As recent high-profile incidents involving NFL players illustrate, intimate partner violence is a major problem in the United States. According to the CDC, one in four women has been the victim of severe physical violence by an intimate partner. Members of the LGBTQ communities are not immune to this violence. Some members of LGBTQ communities report levels of intimate partner violence at rates equal to or higher than those of heterosexuals. According to the NISVS, 46 percent of lesbian women and 61 percent of bisexual women—compared to 35 percent of heterosexual women—have experienced rape, physical violence, and/or stalking by an intimate partner in their lifetime.

Equally alarming, as the overall rate of homicide has declined nationwide, the NCAVP report  documents the highest level of homicide at the hands of an intimate partner in LGBTQ communities for the second year in a row. Among all murder victims, women are six times more likely than men to be killed by a current or former intimate partner. However, according to the NCAVP report, the majority of homicide victims among LGBTQ communities are gay men.

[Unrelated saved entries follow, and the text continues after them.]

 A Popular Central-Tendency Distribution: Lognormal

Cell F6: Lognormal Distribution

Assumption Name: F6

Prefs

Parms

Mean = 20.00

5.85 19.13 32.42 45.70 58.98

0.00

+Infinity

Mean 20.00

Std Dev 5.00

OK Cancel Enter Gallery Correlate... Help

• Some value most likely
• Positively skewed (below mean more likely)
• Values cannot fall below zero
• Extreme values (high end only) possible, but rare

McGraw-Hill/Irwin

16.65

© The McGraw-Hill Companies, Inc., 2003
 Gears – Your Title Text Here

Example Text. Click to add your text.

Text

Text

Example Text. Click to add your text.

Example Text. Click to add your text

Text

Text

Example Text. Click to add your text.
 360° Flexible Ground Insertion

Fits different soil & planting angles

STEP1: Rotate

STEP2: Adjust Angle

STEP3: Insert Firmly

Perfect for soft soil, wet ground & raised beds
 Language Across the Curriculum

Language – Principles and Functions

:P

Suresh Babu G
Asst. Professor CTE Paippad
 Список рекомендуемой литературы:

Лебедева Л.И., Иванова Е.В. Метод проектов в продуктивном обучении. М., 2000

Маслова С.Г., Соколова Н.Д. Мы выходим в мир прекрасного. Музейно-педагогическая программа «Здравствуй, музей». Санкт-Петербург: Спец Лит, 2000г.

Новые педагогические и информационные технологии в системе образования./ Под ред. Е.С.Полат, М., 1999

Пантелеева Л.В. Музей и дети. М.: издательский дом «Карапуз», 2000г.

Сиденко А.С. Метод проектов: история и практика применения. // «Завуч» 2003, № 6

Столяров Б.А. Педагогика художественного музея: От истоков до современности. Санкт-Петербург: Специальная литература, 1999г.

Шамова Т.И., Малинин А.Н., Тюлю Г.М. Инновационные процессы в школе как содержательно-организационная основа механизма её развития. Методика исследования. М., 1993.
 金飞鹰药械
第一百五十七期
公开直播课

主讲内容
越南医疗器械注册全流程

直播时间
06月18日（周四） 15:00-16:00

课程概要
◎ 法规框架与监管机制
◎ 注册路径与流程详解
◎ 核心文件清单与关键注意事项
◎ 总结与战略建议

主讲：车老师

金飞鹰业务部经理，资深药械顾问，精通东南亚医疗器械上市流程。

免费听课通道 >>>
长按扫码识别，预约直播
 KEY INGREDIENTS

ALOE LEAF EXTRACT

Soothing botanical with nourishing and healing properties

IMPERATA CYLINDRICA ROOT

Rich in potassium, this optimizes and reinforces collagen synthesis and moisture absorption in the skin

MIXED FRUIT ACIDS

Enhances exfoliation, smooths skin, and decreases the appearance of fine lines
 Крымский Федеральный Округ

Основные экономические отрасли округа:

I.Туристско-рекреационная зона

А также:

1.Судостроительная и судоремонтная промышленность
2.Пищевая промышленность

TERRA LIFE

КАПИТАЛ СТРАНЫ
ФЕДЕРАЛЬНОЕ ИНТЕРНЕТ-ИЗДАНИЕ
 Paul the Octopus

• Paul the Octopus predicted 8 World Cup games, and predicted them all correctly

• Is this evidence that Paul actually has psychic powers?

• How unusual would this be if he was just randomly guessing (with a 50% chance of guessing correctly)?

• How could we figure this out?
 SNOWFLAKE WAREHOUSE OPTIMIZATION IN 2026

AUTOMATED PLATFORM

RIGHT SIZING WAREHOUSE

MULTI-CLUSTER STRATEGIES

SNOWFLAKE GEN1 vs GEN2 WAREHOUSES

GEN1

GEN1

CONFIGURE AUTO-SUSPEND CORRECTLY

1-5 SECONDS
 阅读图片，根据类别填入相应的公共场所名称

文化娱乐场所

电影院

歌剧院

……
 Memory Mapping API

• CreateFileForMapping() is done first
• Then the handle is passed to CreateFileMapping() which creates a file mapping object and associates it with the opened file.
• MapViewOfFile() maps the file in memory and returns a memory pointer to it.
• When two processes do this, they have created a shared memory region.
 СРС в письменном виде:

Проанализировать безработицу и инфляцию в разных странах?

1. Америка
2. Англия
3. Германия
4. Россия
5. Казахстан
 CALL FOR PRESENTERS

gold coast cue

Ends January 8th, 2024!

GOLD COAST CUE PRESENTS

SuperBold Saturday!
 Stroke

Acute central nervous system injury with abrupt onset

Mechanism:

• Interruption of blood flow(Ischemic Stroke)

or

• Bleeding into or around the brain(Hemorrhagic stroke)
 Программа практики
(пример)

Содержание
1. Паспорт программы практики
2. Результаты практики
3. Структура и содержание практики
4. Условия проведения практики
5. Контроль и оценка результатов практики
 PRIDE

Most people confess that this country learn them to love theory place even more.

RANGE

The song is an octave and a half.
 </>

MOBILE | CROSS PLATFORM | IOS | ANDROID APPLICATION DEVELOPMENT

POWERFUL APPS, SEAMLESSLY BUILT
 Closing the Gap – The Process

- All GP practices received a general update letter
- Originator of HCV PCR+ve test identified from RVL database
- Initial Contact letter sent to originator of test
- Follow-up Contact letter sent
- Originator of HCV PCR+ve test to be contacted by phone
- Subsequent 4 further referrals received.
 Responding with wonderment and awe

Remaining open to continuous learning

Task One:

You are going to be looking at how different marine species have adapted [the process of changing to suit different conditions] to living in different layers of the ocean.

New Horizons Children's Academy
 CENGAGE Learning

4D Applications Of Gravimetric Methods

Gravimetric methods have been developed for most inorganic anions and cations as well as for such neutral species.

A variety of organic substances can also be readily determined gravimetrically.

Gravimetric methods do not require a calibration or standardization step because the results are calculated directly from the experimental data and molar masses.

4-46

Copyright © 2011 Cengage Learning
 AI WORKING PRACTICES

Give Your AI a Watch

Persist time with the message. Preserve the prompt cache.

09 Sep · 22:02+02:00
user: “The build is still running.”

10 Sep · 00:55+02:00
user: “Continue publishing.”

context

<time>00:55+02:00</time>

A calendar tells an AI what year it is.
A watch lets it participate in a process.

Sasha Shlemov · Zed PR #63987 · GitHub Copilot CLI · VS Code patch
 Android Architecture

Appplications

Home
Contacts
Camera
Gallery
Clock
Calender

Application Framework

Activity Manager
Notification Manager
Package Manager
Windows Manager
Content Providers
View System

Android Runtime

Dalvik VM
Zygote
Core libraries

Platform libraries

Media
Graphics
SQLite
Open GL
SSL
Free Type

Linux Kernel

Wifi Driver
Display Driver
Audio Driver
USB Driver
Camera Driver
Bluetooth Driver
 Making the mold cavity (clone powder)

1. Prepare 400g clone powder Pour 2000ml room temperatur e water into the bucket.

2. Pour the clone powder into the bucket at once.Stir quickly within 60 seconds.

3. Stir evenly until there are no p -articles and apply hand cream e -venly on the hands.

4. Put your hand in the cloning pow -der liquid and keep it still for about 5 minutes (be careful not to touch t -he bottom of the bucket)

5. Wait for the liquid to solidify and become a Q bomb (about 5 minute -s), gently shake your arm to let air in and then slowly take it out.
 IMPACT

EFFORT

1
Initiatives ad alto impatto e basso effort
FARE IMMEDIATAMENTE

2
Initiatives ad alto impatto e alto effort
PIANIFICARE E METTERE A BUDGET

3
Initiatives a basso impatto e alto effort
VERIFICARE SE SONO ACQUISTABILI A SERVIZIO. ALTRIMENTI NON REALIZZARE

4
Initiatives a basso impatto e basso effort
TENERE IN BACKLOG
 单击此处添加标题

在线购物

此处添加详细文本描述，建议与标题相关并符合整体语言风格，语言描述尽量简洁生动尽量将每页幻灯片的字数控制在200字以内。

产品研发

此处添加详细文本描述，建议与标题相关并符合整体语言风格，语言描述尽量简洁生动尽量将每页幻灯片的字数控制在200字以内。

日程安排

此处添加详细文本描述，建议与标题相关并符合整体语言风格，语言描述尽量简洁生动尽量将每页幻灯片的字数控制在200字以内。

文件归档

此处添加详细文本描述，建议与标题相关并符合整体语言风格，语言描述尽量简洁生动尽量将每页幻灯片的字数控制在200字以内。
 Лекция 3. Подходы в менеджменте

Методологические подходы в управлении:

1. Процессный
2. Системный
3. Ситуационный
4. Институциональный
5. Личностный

October is National Domestic Violence Awareness month. As Kim Gandy, president and CEO of the National Network to End Domestic Violence, said in Vera’s Justice in Focus: Crime Bill @ 20 initiative: “Right now, we still have one in four women who will, during their lifetimes, experience domestic violence. I want that number to go to zero.”

Hopefully with increased awareness of domestic and sexual violence, coupled with a growing recognition of all the communities impacted by violence at the hands of intimate partners, we can begin to turn awareness into action, and take steps to save lives.